“La primavera torna sempre” di Lorenzo Marone: un inno alla speranza, alla forza e al desiderio di normalità

“Vorrei essere anche io solo un cane oggi, signora mia bella. O un albero, che sta pensando a fiorire, senza nient’altro per la testa. In verità mi basterebbe essere una blatta in questo momento, anche lei tra un po’ uscirà dal tombino e zampetterà fra lo schifo, come ha sempre fatto.”

La primavera torna sempre di Lorenzo Marone
La primavera torna sempre di Lorenzo Marone

Gli ultimi due anni non sono stati semplici per nessuno e nonostante il periodo di reclusione forzata appaia ormai lontano il ricordo di quei giorni resterà per sempre nelle nostre menti, con dolore e sentimenti non certo positivi.

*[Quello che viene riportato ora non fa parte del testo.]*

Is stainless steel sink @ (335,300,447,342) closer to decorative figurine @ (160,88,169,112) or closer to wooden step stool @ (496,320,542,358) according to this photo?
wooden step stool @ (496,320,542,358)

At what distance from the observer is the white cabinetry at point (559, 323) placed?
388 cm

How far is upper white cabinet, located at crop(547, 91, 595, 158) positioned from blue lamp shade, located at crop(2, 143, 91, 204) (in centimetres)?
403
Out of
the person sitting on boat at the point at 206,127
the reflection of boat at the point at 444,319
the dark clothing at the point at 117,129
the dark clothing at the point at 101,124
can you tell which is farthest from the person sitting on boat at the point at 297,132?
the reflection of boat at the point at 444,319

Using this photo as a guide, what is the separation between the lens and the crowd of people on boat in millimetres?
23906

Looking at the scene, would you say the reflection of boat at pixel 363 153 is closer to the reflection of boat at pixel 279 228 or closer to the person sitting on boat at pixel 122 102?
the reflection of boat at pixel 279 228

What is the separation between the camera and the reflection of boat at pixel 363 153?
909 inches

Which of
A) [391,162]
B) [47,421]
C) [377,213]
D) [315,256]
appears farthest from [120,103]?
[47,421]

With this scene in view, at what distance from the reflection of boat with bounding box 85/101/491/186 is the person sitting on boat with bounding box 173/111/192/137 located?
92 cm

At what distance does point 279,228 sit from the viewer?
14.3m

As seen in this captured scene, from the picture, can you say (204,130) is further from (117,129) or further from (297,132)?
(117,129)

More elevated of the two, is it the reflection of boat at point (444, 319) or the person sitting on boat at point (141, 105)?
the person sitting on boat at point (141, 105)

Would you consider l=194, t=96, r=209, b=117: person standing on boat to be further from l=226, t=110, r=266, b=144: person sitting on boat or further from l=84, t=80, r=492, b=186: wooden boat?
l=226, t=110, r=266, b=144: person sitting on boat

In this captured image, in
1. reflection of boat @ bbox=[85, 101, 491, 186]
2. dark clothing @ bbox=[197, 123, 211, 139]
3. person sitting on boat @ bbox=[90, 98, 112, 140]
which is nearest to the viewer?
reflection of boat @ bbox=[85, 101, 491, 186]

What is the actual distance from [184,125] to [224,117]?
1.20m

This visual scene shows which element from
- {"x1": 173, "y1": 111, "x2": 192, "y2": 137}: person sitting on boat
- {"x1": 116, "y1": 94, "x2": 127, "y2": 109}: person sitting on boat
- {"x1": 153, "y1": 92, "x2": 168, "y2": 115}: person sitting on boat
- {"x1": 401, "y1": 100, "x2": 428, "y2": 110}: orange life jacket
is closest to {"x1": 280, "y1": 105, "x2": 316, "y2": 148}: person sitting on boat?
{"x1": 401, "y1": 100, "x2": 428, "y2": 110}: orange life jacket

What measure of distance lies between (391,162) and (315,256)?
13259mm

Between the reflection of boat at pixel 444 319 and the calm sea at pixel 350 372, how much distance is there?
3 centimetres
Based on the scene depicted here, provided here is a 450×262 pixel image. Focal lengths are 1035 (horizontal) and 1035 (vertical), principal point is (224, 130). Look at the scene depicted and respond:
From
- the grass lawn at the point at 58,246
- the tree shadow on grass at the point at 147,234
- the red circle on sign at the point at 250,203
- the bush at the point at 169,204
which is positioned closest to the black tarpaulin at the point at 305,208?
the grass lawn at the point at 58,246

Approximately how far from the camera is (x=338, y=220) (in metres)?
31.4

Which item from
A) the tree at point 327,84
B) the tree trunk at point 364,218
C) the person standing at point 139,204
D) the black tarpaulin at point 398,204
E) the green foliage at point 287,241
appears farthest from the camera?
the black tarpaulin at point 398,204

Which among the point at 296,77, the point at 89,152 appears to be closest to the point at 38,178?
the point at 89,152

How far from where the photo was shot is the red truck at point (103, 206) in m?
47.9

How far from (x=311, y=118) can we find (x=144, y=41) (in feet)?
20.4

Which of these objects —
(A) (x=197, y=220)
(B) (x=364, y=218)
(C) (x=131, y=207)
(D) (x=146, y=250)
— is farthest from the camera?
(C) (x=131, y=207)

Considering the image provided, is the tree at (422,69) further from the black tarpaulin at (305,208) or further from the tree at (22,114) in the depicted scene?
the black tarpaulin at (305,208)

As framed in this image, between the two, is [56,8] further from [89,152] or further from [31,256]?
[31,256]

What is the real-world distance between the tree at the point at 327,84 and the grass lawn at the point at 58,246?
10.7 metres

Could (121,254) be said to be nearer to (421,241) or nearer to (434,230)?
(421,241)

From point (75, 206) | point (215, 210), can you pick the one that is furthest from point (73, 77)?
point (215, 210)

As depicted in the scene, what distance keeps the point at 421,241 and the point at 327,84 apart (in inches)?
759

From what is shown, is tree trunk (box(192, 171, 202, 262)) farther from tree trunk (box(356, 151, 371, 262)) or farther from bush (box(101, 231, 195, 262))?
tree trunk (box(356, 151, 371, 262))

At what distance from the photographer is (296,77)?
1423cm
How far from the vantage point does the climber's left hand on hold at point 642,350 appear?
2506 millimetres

Diversi scrittori e scrittrici italiani/e ci misero del loro per dare un contributo all’emergenza sanitaria e dopo Antonio Manzini fu il turno, tra gli altri, di Lorenzo Marone con il suo racconto “La primavera torna sempre” (Feltrinelli).

Ancora oggi che la situazione è migliorata è possibile scaricare gratuitamente (su Amazon Kindle) il racconto, in formato digitale, con l’invito a sostenere, attraverso una donazione libera, l’ospedale Cotugno di Napoli per l’emergenza Coronavirus.

Marone ha scelto di non creare nuovi personaggi ma di andare a riprendere Luce Di Notte, la bellissima e indimenticabile protagonista di “Magari domani resto” (Feltrinelli, 2018).

Lei come i suoi vicini di casa, la sua città e l’Italia intera si trovano all’inizio del lockdown: tutti raccomandano di stare in casa, di uscire il meno possibile e con le dovute precauzioni e le persone, impaurite, tentano di adeguarsi e di aiutarsi a vicenda. Luce scambia qualche parola con le persone che conosce, fa la spesa per altre e con la madre parla solamente al telefono.

Ognuno cerca di mantenere la propria routine ma non è semplice, soprattutto per chi vive solo, per le persone anziane e talvolta persino per gli animali domestici che erano abituati a lunghe uscite giornaliere.

Poi però una chiacchiera scambiata in modo sincero, una musica proveniente da un altro balcone cambiano tutto e rendono meno pesante la giornata ed è questo che accade Luce, sempre pronta ad un pensiero gentile e positivo nei suoi stessi confronti e in quello degli altri.

“Dalle case alta arriva la voce di un neomelodico, da quelle basse il telegiornale, qualche volta la brezza mi porta sotto il naso il profumo del ragù, che chissà da quale angolo è partito e che mi fa pensare alle domeniche di bambina.”

Lorenzo Marone
Lorenzo Marone

Napoli soffre, don Vittorio desidera ora più che mai parlare con qualcuno e raccontarsi, Cane Superiore si fa notare ancora una volta e Luce combatte con tanta forza.

Il tempo è come sospeso ma il cuore delle persone buone è intatto e solo noi, ora, nel 2022, sappiamo quanta pazienza dovranno avere e quanti momenti bui dovranno attraversare.

Ma Lorenzo Marone sa sempre come intrattenerci, come farci immergere in storie bellissime anche quando si tratta di periodi davvero difficili come questo.

Un racconto davvero bello, anche solo per la presenza di Luce e dei suoi amici, profondo, sentito e toccante.